Goal of the exercise: Extract every line of the items below that contains the string "step", matching case exactly.

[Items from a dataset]
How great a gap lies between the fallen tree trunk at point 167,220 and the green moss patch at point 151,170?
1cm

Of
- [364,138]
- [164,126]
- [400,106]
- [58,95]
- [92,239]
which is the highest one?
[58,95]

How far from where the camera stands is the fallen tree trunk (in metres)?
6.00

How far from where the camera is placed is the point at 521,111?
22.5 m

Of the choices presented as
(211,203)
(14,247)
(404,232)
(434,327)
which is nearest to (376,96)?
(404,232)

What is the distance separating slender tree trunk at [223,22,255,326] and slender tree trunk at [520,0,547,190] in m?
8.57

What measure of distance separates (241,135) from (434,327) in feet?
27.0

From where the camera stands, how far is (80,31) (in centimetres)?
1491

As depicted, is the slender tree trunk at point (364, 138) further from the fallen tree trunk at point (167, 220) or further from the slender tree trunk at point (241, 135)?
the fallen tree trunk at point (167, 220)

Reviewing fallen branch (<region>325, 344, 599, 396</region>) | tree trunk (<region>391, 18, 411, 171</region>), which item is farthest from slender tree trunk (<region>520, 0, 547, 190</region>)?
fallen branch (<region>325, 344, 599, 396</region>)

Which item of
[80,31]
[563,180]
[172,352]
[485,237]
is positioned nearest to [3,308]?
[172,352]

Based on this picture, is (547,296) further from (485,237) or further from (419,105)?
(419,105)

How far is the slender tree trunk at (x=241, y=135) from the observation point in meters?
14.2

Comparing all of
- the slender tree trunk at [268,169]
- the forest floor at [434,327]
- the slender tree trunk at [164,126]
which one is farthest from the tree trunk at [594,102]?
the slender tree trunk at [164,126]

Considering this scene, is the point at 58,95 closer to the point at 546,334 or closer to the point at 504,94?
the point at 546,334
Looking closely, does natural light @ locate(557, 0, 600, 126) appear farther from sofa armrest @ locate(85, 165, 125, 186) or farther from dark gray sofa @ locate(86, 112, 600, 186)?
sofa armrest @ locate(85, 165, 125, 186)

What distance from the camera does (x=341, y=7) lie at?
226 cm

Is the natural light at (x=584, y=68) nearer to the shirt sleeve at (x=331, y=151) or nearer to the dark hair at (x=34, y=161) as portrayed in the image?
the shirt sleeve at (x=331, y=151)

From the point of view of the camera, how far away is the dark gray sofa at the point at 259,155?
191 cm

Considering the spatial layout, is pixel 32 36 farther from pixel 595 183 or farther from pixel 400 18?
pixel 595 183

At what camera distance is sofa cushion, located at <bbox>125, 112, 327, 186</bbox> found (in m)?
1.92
--
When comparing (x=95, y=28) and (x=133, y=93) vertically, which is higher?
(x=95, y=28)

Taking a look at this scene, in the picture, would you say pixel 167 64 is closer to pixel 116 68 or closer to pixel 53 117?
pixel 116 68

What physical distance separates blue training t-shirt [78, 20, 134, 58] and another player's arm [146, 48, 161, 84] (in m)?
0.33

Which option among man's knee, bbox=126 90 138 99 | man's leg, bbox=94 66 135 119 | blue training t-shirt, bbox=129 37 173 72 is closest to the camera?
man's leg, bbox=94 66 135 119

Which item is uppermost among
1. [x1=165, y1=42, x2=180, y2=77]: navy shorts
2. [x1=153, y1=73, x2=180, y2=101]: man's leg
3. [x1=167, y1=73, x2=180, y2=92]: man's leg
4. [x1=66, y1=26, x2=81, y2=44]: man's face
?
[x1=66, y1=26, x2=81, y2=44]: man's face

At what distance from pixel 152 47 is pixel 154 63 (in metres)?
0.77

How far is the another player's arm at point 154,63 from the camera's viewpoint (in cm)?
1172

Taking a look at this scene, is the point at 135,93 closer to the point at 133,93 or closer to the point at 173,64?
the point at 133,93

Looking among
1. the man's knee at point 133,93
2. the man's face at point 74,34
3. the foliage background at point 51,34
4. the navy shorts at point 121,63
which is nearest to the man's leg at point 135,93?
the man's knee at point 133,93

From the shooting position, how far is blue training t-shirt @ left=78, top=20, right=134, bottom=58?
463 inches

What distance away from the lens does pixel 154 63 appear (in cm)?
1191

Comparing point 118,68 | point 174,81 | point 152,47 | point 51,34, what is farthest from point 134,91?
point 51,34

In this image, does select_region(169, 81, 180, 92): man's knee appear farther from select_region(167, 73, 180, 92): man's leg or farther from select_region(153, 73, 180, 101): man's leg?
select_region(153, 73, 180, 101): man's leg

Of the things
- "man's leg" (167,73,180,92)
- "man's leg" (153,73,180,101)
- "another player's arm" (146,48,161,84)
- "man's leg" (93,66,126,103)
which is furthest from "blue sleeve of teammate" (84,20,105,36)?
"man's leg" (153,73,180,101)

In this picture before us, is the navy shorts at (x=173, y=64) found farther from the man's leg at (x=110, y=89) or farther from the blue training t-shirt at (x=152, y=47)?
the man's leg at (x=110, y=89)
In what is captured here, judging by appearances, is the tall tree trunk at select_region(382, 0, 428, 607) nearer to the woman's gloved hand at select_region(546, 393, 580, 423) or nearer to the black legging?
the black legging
...
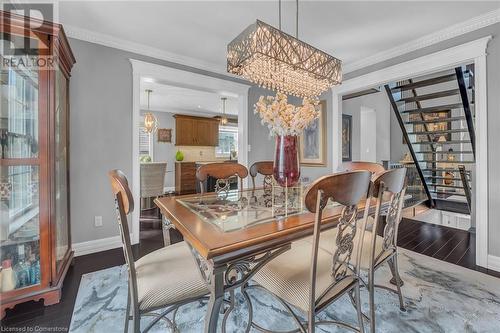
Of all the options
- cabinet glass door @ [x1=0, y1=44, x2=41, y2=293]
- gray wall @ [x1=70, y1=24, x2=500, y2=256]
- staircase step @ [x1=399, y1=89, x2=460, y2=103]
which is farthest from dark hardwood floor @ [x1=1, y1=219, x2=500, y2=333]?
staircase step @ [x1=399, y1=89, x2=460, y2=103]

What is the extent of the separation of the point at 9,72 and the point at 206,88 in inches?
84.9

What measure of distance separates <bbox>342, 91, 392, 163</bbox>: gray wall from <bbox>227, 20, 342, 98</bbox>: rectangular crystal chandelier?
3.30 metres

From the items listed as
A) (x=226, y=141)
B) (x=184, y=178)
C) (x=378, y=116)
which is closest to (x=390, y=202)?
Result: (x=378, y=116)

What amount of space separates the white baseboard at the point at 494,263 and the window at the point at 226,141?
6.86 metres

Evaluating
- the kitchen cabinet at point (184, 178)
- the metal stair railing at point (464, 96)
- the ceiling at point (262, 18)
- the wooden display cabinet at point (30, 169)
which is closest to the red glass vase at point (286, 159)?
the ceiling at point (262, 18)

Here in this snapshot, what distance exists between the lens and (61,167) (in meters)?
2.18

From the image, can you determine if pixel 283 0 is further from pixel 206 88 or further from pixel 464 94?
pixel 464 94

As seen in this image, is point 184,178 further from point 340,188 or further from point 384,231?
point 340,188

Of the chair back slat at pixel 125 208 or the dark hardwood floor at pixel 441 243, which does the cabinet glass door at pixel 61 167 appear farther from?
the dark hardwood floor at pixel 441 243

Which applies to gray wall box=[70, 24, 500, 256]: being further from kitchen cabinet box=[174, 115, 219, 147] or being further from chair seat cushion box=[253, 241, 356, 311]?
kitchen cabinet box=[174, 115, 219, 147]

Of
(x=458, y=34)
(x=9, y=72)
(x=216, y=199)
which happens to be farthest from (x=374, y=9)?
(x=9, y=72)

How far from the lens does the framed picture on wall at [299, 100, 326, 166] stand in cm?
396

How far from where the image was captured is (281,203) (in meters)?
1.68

Response:
- staircase step @ [x1=399, y1=89, x2=460, y2=103]
staircase step @ [x1=399, y1=89, x2=460, y2=103]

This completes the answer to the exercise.